Consigne de travail 1 =>
Dans le texte sur l'affaire Puerto, relevez les quatre autres accusés devant lesquels Fuentes s'exprime au procès.
Consigne de travail 2 =>
Recopiez à l'identique, dans le texte sur l'affaire Puerto, le passage qui va de « Fuentes avait déjà tenu » jusqu'à « la santé publique. ».

Extrait du document =>
* * * * *
Le docteur espagnol Eufemiano Fuentes, principal accusé dans le procès de l'affaire de dopage sanguin Puerto, a reconnu mardi qu'il avait eu «d'autres sportifs que des cyclistes» comme clients, réitérant des propos tenus en 2006 qu'il avait par la suite réfutés.

Pendant quatre heures, Fuentes a répondu avec courtoisie, mais aussi parfois avec mordant aux questions du procureur, jetant le soupçon sur de nombreux sports.

Questionné sur l'identité des propriétaires des poches de sang saisies dans deux appartements de Madrid en mai 2006 par la Garde civile, le médecin de 57 ans a eu cette réponse: «Cela pouvait être d'autres sportifs (que des cyclistes). Mais en 2006 (au moment du démantèlement du réseau), c'était majoritairement des cyclistes».

Auparavant, Fuentes avait déjà affirmé au sujet de la période 2002-2006: «Je travaillais à l'époque avec des sportifs à titre individuel, de tous types, ce pouvait être des athlètes, des footballeurs. J'assurais leur suivi médical, leur suivi diététique, des tests physiques et médicaux pour être sûr que leur santé ne s'altère pas».

Fuentes avait déjà tenu de tels propos dans Le Monde du 8 décembre 2006, avant de se rétracter: «J'ai eu d'autres sportifs comme clients: athlètes, joueurs de tennis, footballeurs».

Cette révélation - importante pour le volet sportif de l'affaire - n'aura toutefois pas de conséquences directes pour Fuentes, accusé de «délit de santé publique» et non d'aide au dopage, un chef d'accusation qui n'existait pas en Espagne au moment des faits.

Professionnalisme

Le procureur n'a d'ailleurs pas rebondi sur cette affirmation fracassante.

Devant les quatre autres accusés - sa soeur Yolanda, également médecin, et les anciens directeurs sportifs d'équipes cyclistes Manolo Saiz, Vicente Belda et José Ignacio Labarta, Fuentes a souligné à plusieurs reprises son professionnalisme, élément-clé pour éviter d'être condamné pour ce délit contre la santé publique.
* * * * *
Données brutes =>

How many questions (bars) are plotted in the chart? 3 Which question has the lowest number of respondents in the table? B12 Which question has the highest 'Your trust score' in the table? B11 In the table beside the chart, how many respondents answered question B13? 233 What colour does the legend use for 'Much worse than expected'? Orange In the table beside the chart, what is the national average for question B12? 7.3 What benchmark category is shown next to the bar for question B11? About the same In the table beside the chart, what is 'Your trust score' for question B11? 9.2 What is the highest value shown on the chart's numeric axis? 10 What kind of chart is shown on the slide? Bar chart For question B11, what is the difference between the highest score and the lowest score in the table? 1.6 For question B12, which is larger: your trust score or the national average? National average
* * * * *
Réponse attendue 1 =>
- Yolanda, sa sœur, également médecin
- Manolo Saiz
- Vicente Belda
- José Ignacio Labarta

Réponse attendue 2 =>
Fuentes avait déjà tenu de tels propos dans Le Monde du 8 décembre 2006, avant de se rétracter: «J'ai eu d'autres sportifs comme clients: athlètes, joueurs de tennis, footballeurs».

Cette révélation - importante pour le volet sportif de l'affaire - n'aura toutefois pas de conséquences directes pour Fuentes, accusé de «délit de santé publique» et non d'aide au dopage, un chef d'accusation qui n'existait pas en Espagne au moment des faits.

Professionnalisme

Le procureur n'a d'ailleurs pas rebondi sur cette affirmation fracassante.

Devant les quatre autres accusés - sa soeur Yolanda, également médecin, et les anciens directeurs sportifs d'équipes cyclistes Manolo Saiz, Vicente Belda et José Ignacio Labarta, Fuentes a souligné à plusieurs reprises son professionnalisme, élément-clé pour éviter d'être condamné pour ce délit contre la santé publique.